と、笑顔で伝える練習を何回もこなして、万全の体制ができてる。
でも…
『やっぱり二人で行くのはおかしくない?』
とか、
『そもそも君と行くこと自体、嫌だったんだ』
なんて言われることについては、まだまだ練習不足で、もしそうなったら多分メンタルが耐えられそうにない。
だから、もしドタキャンされて傷つくくらいなら、いっそのこと雨で中止になればいいとさえ思っていた。
まあでも当日である今日は、この上ない快晴なんだけど。
待ち合わせ場所と時間は、夜の7時に彼女のアパート近くのコンビニ駐車場。
そこから星の見えるポイントまで、僕が車を運転して行くことになっている。
待ち合わせの15分前にコンビニに到着。そこで彼女を待つつもりだったけど、既に有吉さんは入り口の横に立って待ってくれていた。
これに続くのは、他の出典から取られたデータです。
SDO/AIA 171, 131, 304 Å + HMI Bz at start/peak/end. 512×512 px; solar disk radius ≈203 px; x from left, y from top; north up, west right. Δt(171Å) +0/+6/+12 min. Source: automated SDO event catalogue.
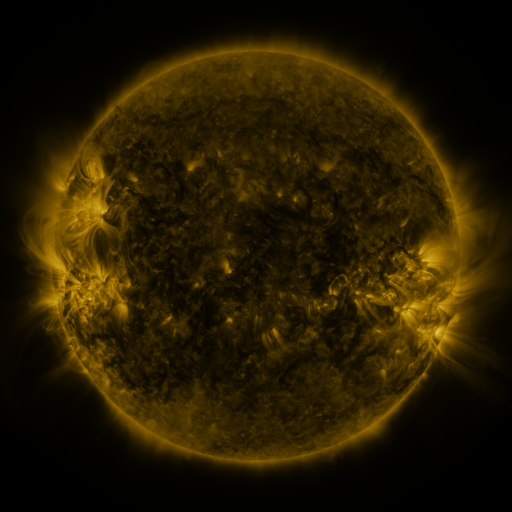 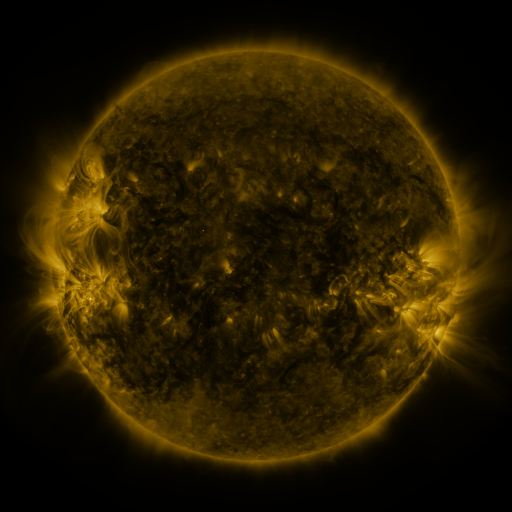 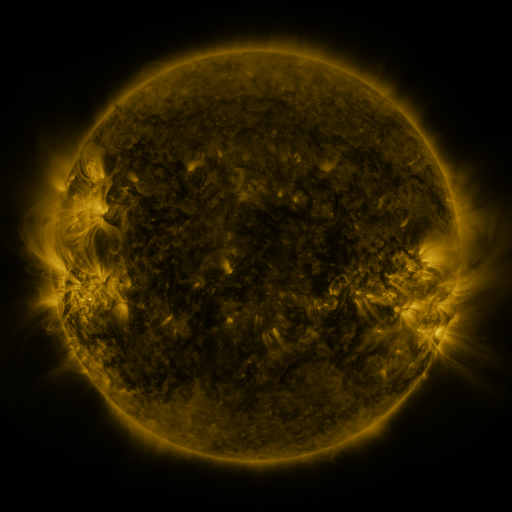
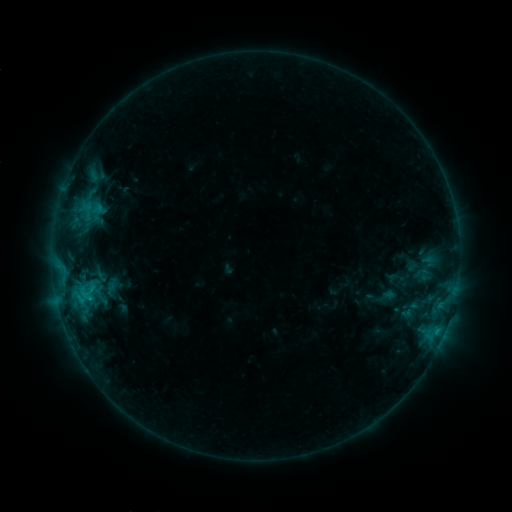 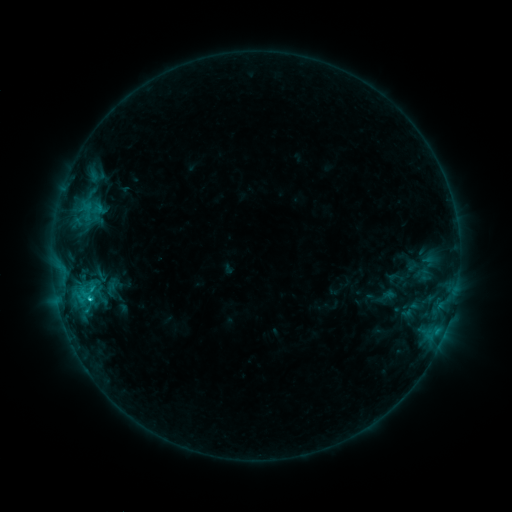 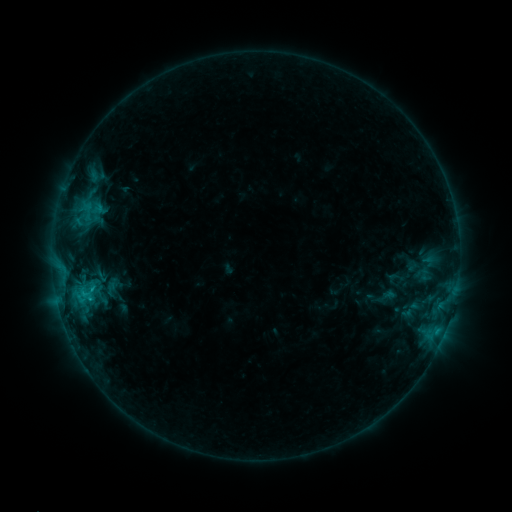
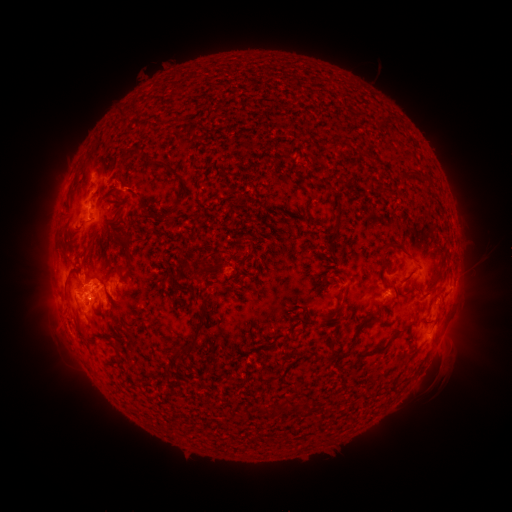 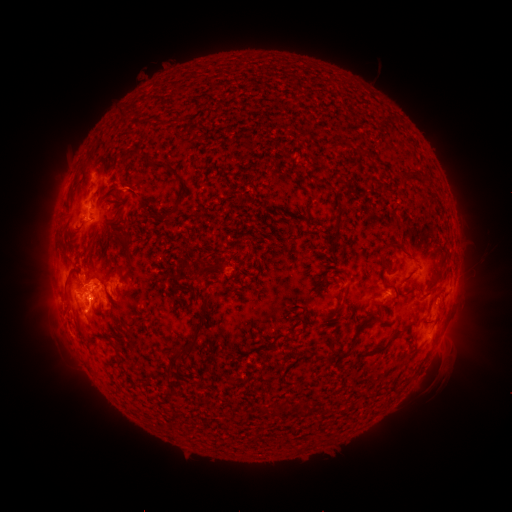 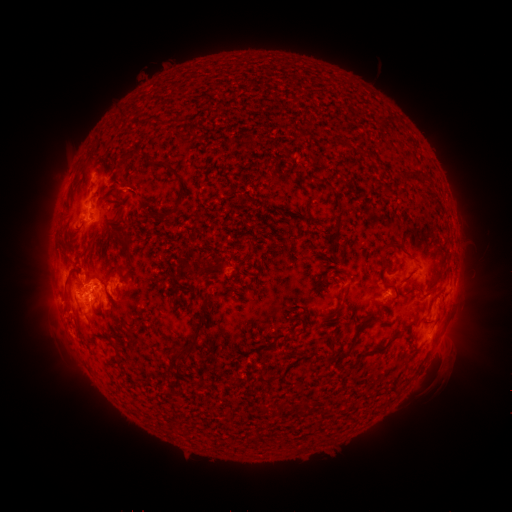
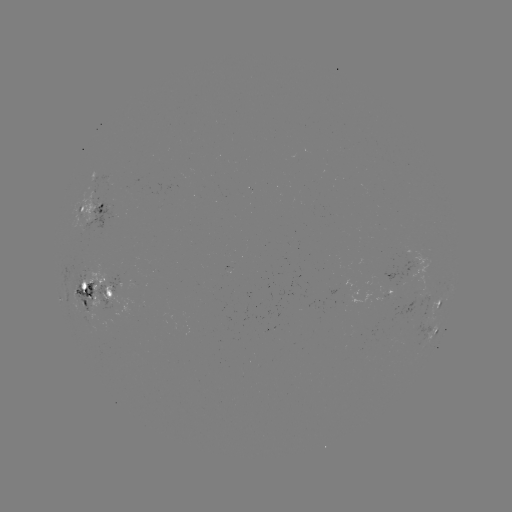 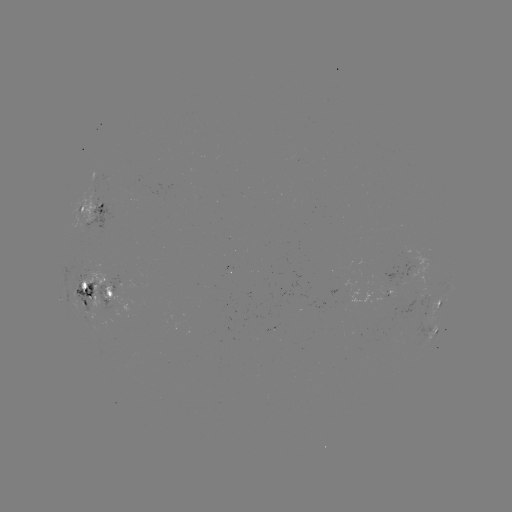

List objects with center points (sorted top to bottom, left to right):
C1.9 flare: (90, 297)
僕は嬉しさと、ホッとしたのとで、急いで車を止め、彼女のもとに向かうため、シートベルトを外す。
いや、まだ油断しちゃダメだ。
彼女は、直接断るためにここで待ってるのかもしれない。
そうだ。きっとそうに違いない。
“メールや電話じゃなくて、直接”
多分おばあちゃんに厳しく育てられたので、その辺しっかりしてるんだろう。
「あ、吉野くん」
僕を見つけて笑顔で手を振る彼女。
彼女の姿は、いつも大学やサークルの時に着ているようなヒラヒラのスカートではなく、ジーンズ姿。
靴も履き慣れてそうなスニーカーで、まるでこれから山にでも行くかのような動きやすそうな格好じゃないか。
山に行く格好…って、もしかして、僕と一緒に行ってくれるってことでいいのだろうか。
「あああ有吉さん、遅れてごめん」
「ううん。大丈夫だよ。私が早く来すぎただけ。
ふふっ。今日が楽しみすぎて、待ちきれなくて早く来ちゃった」
そう言って彼女は照れ臭そうに笑い、照れ隠しなのか、「さ、早くいこっ」と僕の背中を叩き、一人で僕の車に向かった。
慌てて後を追った僕が、先回りして後部座席のドアを開けようとすると、彼女はきょとんとした顔で僕を見つめで尋ねた。
「助手席に座っちゃダメ?
あ、もしかして、吉野くんの助手席は、もう他の誰かさんのものなのかな?」
「いや、あ、え、そそそんな人はいないっていうか…、あ、ああでも、そこに有吉さんが座ると思ってなくて、荷物置いてて狭い…」
「えーっ、荷物だったら後ろによけたらいいじゃん?
せっかく二人だけなのに、前と後ろに離れて座るのって変だよー」
なな何てことを言い出すんだ、有吉さん。
せっかくの有吉さんとの片道一時間ちょっとのドライブ。
それなのに僕は、緊張でほとんど喋ることが出来なかった。